JOB:
Reproduce the lines below verbatim, omitting the pictures.

══════════════════════════════

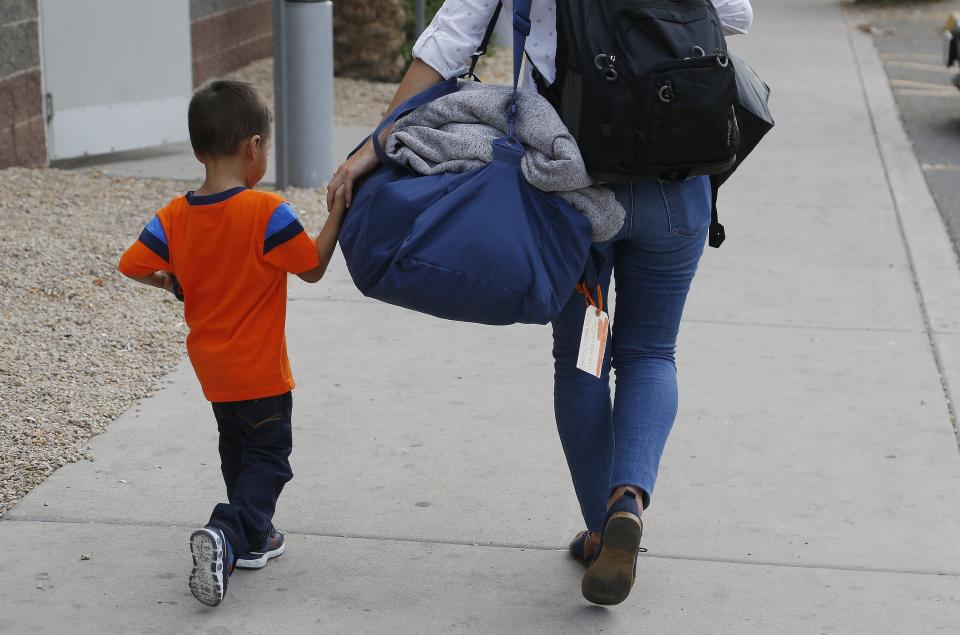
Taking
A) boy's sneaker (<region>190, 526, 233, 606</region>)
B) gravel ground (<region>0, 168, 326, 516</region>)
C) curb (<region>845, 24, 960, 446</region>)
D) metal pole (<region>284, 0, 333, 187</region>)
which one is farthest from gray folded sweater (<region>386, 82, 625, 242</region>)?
metal pole (<region>284, 0, 333, 187</region>)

══════════════════════════════

TASK RESPONSE:
Taking
A) boy's sneaker (<region>190, 526, 233, 606</region>)
B) gravel ground (<region>0, 168, 326, 516</region>)
C) curb (<region>845, 24, 960, 446</region>)
D) metal pole (<region>284, 0, 333, 187</region>)
which one is farthest from gray folded sweater (<region>386, 82, 625, 242</region>)?
metal pole (<region>284, 0, 333, 187</region>)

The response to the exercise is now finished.